Not too long ago, this area was knows as the “Little Italy of Queens.” Before that, German and Irish workers helped build the row houses along the neighborhood’s side streets. Even earlier, back in the 19th century, French factory workers here produced pots.
And now Chowdhury and others here know well the idea of what they sometimes refer to as the “Amrikan dream” – a chance to provide their children with a better home, a better education, and in certain ways a better life.
As a member of the Chittagong Association of North America, an advocacy group for Bangladeshis headquartered in Brooklyn, Asrab Khan says communities in New York have not necessarily experienced the same kind of overt acts of intimidation and violence that some other communities in the US have experienced.
“But some political leaders are talking anti-Muslim, the sentiment is going up,” says Kazi Hussain, former president of the Chittagong Association. “This is a bad thing, this is dangerous thing – for democracy. So I’d like to say, Donald Trump, please stop your speech against the Muslims.”

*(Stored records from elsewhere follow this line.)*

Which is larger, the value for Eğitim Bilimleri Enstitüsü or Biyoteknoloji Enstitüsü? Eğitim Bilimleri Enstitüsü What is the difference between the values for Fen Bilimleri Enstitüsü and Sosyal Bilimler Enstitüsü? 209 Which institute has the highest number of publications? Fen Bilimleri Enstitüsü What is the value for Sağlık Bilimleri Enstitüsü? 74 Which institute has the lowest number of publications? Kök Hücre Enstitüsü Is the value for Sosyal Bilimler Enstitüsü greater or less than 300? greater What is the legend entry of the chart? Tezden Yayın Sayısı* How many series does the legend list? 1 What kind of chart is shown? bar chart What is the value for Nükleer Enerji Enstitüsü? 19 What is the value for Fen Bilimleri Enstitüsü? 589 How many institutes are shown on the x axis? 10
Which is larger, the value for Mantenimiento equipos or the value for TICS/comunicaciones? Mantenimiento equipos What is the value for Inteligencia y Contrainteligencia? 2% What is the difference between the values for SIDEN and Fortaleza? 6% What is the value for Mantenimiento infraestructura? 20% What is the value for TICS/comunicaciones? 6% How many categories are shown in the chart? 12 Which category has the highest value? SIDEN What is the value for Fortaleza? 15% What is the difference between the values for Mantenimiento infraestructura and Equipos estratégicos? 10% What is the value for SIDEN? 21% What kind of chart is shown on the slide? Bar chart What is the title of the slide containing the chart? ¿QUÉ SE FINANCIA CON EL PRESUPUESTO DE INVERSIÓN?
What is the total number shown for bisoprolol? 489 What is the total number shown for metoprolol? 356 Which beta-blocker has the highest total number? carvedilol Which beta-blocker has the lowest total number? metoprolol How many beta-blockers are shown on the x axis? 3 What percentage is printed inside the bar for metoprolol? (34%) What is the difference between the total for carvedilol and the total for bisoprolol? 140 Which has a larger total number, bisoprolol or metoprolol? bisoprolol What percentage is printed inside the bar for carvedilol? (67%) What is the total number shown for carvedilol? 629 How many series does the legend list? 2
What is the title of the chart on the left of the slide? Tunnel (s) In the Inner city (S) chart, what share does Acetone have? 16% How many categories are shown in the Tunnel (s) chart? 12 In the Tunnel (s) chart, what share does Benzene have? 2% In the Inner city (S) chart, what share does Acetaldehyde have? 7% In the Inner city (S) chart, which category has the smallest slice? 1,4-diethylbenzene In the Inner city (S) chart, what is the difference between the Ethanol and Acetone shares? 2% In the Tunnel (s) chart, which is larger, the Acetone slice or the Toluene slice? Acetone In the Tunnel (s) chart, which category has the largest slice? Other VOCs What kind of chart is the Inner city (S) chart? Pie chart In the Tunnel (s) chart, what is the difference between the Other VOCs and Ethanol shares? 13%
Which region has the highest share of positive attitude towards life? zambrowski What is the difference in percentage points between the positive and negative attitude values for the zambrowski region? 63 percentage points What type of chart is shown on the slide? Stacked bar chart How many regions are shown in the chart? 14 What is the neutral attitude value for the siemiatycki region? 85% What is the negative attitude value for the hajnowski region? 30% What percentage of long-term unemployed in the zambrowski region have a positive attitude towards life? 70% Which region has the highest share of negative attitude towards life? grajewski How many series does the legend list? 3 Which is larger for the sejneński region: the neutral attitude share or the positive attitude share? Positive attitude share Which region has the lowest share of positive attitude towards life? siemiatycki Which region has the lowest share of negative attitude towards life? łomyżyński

During the service, angry cries of “We want justice!” often interrupted those speaking.
"I want you to know we are all mourning with you," Mayor de Blasio told the crowd of more than 1,000 Muslim men attending the funeral prayers. The two victims "were examples of goodness and righteousness," he said.
“In Islam, the loss of a person is regarded as not just a loss for their family, but for the entire community,” the mayor continued. “That’s something we as New Yorkers understand, again across all faiths, across all neighborhoods... We're not going to listen to those voices who try to divide us. We will stand up to them each and every time," he said. "We will make sure that whoever did this is brought to justice, I can guarantee you that."
For Nasir Uddin, an undocumented worker who peddles perfumes and such near Manhattan’s Chinatown on Canal Street, the “Amrikan dream” has changed the lives of his American born children.
“I come here for one thing, mainly: education for my children,” he says. “My sons now have a rising life, my daughter has a rising life, even if I am not rising so much. Amrika feeds me, gives me a better life.”